那么问题变成对于若干组 \(A,B,C,D\) 计算 \[ \sum\limits_{k \ge D} [x^C y^k] \frac 1{(1-xy)^A(1-x)^B} \]
联想到一般的形如 \(\frac1{(1-x)^A}\) 的生成函数的系数,考虑将其作为隔板处理。
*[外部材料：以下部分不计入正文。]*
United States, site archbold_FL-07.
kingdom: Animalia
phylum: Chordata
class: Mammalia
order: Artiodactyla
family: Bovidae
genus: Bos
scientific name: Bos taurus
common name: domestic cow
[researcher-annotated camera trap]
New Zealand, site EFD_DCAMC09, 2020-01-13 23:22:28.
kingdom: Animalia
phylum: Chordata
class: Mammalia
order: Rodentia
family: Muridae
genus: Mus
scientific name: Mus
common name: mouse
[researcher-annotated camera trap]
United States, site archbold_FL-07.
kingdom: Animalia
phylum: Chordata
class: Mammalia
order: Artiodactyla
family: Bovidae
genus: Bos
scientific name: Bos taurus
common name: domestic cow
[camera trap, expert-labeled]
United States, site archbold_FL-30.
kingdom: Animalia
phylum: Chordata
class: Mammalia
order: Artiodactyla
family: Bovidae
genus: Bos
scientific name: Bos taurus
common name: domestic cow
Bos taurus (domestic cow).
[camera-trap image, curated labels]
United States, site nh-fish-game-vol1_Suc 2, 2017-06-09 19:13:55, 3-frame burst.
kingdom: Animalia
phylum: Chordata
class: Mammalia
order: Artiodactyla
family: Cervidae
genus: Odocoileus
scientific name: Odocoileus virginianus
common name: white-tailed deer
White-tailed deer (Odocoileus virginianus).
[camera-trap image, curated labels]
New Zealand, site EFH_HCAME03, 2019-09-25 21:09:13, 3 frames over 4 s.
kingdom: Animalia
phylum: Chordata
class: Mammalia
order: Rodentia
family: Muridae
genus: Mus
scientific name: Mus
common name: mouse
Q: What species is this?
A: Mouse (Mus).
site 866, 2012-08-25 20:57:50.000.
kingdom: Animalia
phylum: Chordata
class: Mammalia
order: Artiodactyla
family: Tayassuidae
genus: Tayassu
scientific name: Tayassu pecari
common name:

直接枚举 \(i\) 表示 \(i\) 为第一个在 \(D\) 之后的隔板,有答案等于 \[
\sum\limits_{i=1}^A \binom{D+i-1}i \binom{m-i+c-d}{m-i}
\]
简单地 \(O(A)\) 递推出组合数,直接计算即可。
复杂度 \(O\left(\frac{N^2M^2}{d^2}\right)\)。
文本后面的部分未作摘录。